On the topic of care giving responsibilities, our aging population is going to place increasing demands on the sandwich generation workforce.  Flex is an issue for adult caregivers and it is an issue for healthy boomers who would like phased retirement options.

Back to the topic of telecommuting. our transportation infrastructure is not keeping pace with commuting demands.  Large cities, states and municipalities across the country are providing financial incentives for companies to implement telecommuting and flexible scheduling as part of their alternative commuter strategies.  By the same token, telework is also being seen as an emissions reductions strategy, something that may play a bottom-line role in emissions trading.

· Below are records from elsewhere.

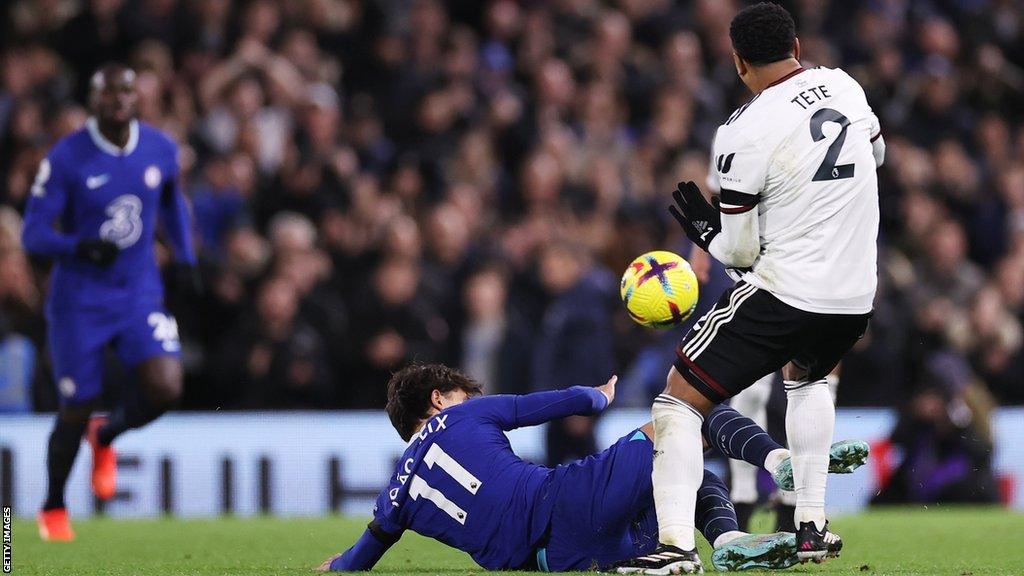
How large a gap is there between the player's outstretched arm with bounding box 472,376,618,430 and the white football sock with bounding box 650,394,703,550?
0.27 meters

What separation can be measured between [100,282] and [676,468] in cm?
463

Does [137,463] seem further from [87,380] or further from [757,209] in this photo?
[757,209]

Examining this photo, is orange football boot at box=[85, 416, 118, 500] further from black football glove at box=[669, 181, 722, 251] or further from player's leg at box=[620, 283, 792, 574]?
black football glove at box=[669, 181, 722, 251]

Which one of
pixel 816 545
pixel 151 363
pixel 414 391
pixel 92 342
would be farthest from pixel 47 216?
pixel 816 545

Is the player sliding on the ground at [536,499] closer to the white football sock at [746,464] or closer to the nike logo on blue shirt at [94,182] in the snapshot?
the white football sock at [746,464]

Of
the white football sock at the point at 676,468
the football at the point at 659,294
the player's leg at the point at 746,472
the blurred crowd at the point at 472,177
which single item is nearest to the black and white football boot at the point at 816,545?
the white football sock at the point at 676,468

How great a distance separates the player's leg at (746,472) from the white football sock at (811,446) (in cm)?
221

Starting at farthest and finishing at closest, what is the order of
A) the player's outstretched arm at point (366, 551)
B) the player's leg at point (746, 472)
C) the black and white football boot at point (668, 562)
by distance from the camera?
the player's leg at point (746, 472) < the player's outstretched arm at point (366, 551) < the black and white football boot at point (668, 562)

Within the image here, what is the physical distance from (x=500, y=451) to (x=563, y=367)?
602 cm

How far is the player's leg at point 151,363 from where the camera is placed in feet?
30.1

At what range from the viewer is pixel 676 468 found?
5.82 meters

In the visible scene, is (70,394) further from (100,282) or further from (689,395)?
(689,395)

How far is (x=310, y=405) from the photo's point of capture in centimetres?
1220

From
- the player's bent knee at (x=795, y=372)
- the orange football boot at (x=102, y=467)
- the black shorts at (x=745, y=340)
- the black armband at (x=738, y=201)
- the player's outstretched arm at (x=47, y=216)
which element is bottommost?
the orange football boot at (x=102, y=467)
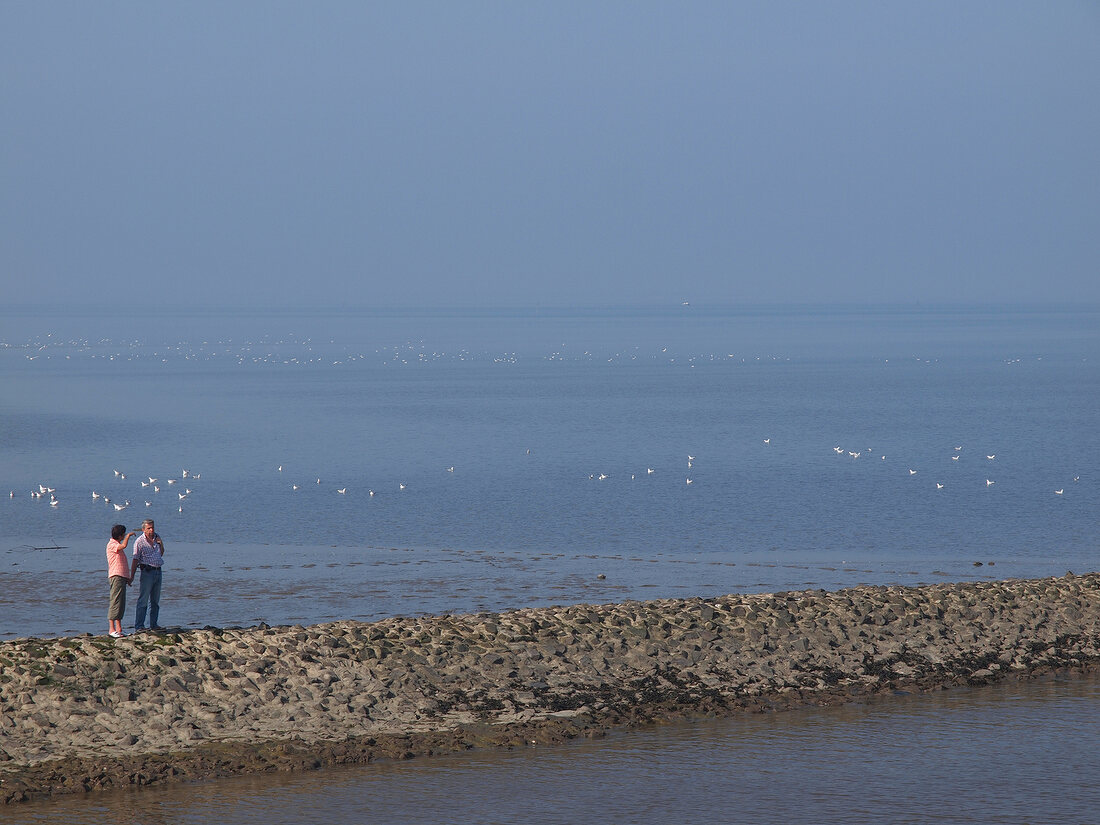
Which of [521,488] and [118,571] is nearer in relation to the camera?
[118,571]

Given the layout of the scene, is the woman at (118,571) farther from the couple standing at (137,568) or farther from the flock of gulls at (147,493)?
the flock of gulls at (147,493)

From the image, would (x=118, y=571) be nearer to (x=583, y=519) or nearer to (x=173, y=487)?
(x=583, y=519)

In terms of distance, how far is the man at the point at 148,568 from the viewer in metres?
19.7

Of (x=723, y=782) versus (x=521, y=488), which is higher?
(x=521, y=488)

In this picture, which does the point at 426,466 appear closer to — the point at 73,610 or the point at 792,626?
the point at 73,610

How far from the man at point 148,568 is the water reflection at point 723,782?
545 cm

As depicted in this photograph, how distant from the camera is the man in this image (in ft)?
64.5

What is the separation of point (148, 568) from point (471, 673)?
531 centimetres

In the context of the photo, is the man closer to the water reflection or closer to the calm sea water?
the calm sea water

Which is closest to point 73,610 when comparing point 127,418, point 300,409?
point 127,418

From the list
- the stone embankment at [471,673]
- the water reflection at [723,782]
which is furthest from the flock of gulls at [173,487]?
the water reflection at [723,782]

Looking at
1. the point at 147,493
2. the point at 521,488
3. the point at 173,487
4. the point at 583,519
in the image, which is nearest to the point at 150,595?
the point at 583,519

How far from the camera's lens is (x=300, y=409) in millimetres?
83812

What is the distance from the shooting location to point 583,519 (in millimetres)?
39375
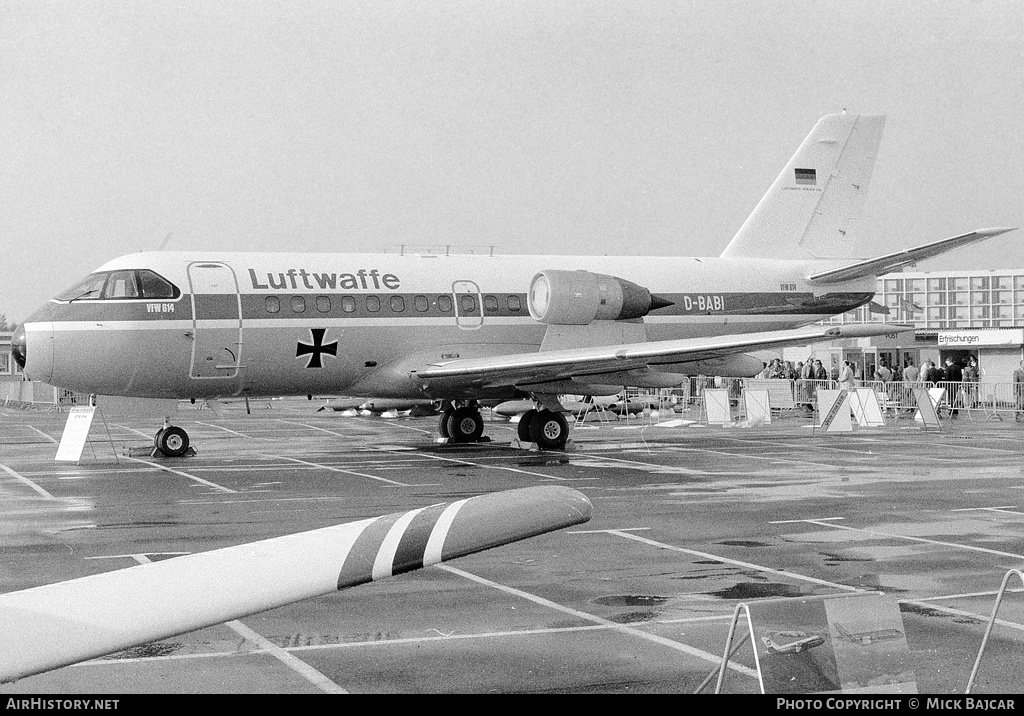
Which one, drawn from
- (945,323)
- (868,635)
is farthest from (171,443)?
(945,323)

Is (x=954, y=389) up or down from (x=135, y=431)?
up

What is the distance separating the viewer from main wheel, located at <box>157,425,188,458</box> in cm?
2220

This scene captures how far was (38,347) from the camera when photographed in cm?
2086

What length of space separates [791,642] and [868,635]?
14.3 inches

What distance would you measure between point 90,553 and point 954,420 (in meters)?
29.3

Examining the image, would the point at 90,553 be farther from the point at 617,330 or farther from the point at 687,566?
the point at 617,330

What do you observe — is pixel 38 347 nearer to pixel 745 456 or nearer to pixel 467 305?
pixel 467 305

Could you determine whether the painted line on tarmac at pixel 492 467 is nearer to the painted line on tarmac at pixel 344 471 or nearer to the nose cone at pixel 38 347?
the painted line on tarmac at pixel 344 471

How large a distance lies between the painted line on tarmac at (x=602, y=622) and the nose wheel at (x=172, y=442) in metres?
13.2

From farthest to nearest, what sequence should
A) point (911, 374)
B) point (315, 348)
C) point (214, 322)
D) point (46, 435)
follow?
point (911, 374) → point (46, 435) → point (315, 348) → point (214, 322)

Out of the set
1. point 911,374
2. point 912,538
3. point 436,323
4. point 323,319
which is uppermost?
point 323,319

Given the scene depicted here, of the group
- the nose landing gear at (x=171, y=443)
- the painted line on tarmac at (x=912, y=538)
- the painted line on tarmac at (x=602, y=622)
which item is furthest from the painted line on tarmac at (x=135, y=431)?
the painted line on tarmac at (x=602, y=622)

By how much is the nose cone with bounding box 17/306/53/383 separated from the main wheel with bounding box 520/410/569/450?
906cm

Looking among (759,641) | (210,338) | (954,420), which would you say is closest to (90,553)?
(759,641)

Finally, technology means that telecommuting and virtual teams has really become part of the American business world already-flexible work policies or not.  Office professionals are already logging in at night and on weekends.  It is just a matter of time before more companies realize that expecting home-based weekend work without allowing some home-based weekday work just is not going to fly anymore.

Because recession or not, the U.S. still has a skilled worker shortage.  As the economy picks up and the boomers finally do retire, it is only going to get a whole lot worse.  Companies that get ahead and build real cultures of workplace flexibility are going to have the staffing advantage and the competitive edge.

Flex is no longer an “employee benefit.”  Those days are gone.  Today it is an all-around public policy issue and bottom-line corporate strategy.